A. God by his providence permitted some of the angels, willfully and irrecoverably, to fall into sin and damnation, limiting and ordering that, and all their sins, to his own glory; and established the rest in holiness and happiness; employing them all, at his pleasure, in the administrations of his power, mercy, and justice.

Q. 20. What was the providence of God toward man in the estate in which he was created?
A. The providence of God toward man in the estate in which he was created, was the placing him in paradise, appointing him to dress it, giving him liberty to eat of the fruit of the earth; putting the creatures under his dominion, and ordaining marriage for his help; affording him communion with himself; instituting the Sabbath; entering into a covenant of life with him, upon condition of personal, perfect, and perpetual obedience, of which the tree of life was a pledge; and forbidding to eat of the tree of the knowledge of good and evil, upon the pain of death.



Are not two sparrows sold for a cent? And yet not one of them will fall to the ground apart from your Father. But the very hairs of your head are all numbered. So do not fear; you are more valuable than many sparrows. —Matthew 10:29–31

What a comfort this passage is. This surely is not the deist’s god, who watches from a distance while the world runs itself. This is the one true God: the God of the Bible; the God of Abraham, Isaac, and Jacob; the God and Father of our Lord Jesus Christ — our God! Our God is no passive observer. He is personally involved in the smallest, most insignificant events. Take heart! You are not alone. “His eye is on the sparrow,” and you are certainly more precious to him than any number of sparrows.

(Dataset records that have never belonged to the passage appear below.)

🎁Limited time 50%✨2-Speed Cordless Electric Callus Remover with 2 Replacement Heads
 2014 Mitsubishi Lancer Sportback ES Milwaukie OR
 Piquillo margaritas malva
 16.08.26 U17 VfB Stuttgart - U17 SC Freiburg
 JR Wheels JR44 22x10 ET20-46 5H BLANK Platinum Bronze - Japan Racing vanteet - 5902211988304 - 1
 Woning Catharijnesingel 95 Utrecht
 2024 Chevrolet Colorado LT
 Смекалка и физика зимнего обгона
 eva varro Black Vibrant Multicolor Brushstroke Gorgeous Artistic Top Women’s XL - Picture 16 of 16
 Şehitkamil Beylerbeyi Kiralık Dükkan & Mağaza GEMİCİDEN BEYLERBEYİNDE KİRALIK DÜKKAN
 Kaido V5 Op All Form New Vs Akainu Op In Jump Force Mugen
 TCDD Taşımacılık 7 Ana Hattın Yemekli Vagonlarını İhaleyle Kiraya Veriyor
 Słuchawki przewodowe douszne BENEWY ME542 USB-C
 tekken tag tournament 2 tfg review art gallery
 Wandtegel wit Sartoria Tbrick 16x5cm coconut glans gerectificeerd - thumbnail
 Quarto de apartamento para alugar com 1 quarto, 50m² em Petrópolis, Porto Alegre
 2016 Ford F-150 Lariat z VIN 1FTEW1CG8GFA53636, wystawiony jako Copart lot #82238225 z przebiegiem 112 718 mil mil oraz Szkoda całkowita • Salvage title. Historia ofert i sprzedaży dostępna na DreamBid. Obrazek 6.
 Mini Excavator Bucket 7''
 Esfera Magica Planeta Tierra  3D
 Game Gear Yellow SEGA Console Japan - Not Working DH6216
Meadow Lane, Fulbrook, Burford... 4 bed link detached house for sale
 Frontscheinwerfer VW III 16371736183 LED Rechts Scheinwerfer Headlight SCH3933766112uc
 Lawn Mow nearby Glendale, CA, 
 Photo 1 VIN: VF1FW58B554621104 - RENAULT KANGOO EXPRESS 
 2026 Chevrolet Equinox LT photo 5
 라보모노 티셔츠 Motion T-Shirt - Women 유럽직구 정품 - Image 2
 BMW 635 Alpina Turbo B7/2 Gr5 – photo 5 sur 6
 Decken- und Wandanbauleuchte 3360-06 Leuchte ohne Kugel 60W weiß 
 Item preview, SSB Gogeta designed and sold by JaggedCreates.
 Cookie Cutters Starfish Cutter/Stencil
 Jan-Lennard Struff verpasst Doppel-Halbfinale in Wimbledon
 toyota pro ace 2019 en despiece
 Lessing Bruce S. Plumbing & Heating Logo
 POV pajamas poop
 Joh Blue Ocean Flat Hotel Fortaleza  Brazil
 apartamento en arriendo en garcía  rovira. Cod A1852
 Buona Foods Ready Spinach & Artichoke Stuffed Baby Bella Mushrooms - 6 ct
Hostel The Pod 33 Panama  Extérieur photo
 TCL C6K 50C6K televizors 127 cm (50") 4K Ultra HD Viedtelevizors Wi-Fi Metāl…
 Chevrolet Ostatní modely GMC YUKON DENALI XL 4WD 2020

But the sparrow does fall — this cannot be overlooked. The Lord gives us no promise of earthly comfort or safety. Hard times will come. We will suffer. We will die. Like the sparrow, we will fall. But, as the sparrow flies or falls only by the will and providence of its creator, so we also live, suffer, and die in his hand. He has promised to be with us always (Matthew 28:20), to supply all our needs (Philippians 4:19), to limit our temptations and provide our escape (1 Corinthians 10:13), and to work trials for our good (James 1:2–4). He has promised, in the end, “the crown of righteousness … to all who have loved His appearing” (2 Timothy 4:8).

These are God’s works of providence: to carry us through, from beginning to end, in his hand. “His eye is on the sparrow, and I know he watches me.”